Hospital consolidation can also lead to domination of local health marketplaces by one system, which then has greater ability to demand higher prices from insurers. New Yorker health care writer Atul Gawande demonstrated in a 2009 article that variation in health care costs between communities was relative to the amount of for-profit care in each area. In Massachusetts, the newly established Health Policy Commission and the Attorney General have been tasked to review whether a for-profit system’s proposed acquisition of two hospitals can both enhance quality of care and improve costs in what is becoming an increasingly consolidated market.

Decline of Publicly-Owned Hospitals

The ACLU/MergerWatch study found that government-owned hospitals, which traditionally perform far more uncompensated care than for-profit or other non-profit systems, have dropped 31 percent between 2001 and 2011. Heavily dependent on Medicaid funding and state or local funds, publicly-owned hospitals face an uncertain future as they struggle with declining reimbursements and the financial penalties attached to the quality-improvement initiatives offered in the Affordable Care Act.

Public hospitals in states that have yet to expand Medicaid to cover all adults earning up to 138 percent of the federal poverty level are especially vulnerable. These safety-net hospitals will likely face cutbacks in per-patient payments by Medicare and Medicaid without a corresponding increase in the number of insured patients among the low-income populations they serve.
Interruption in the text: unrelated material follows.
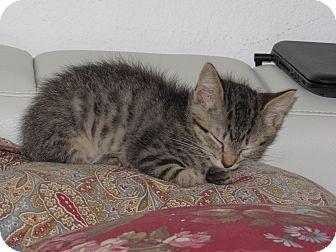Domestic Shorthair Kitten for adoption in Palm Coast, Florida - Simon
Migration of non-acute care out of hospital settings

At the same time, health care experts expect ACA incentives to accelerate the pre-existing trend of moving non-acute medical care from hospitals to outpatient clinics, urgent care centers or short-stay surgi-centers. In some cases, these outpatient settings are affiliated with hospitals and can help reduce patient reliance on emergency departments. However, many of the new medical facilities that are unaffiliated with hospitals are located in places where they compete against each other for well-insured patients, potentially leaving behind the underinsured or uninsured in chronically underserved communities. Moreover, for-profit urgent care centers usually are under no obligation to provide charity care.

Weakened state regulatory review

These changes come at a time when many states do not have the authority to review hospital transactions or have weakened regulatory oversight which reviews the impact these deals may have on community need. Currently, 36 states have some sort of Certificate of Need program in place, with varying degrees of consumer protection. At least 24 states have enacted legislation regarding non-profit hospital conversion to for-profit entities, also with varying degrees of consumer protection. While some state and federal policymakers have begun jumping into the fray, a robust consumer advocacy response to the changing health industry landscape is clearly needed.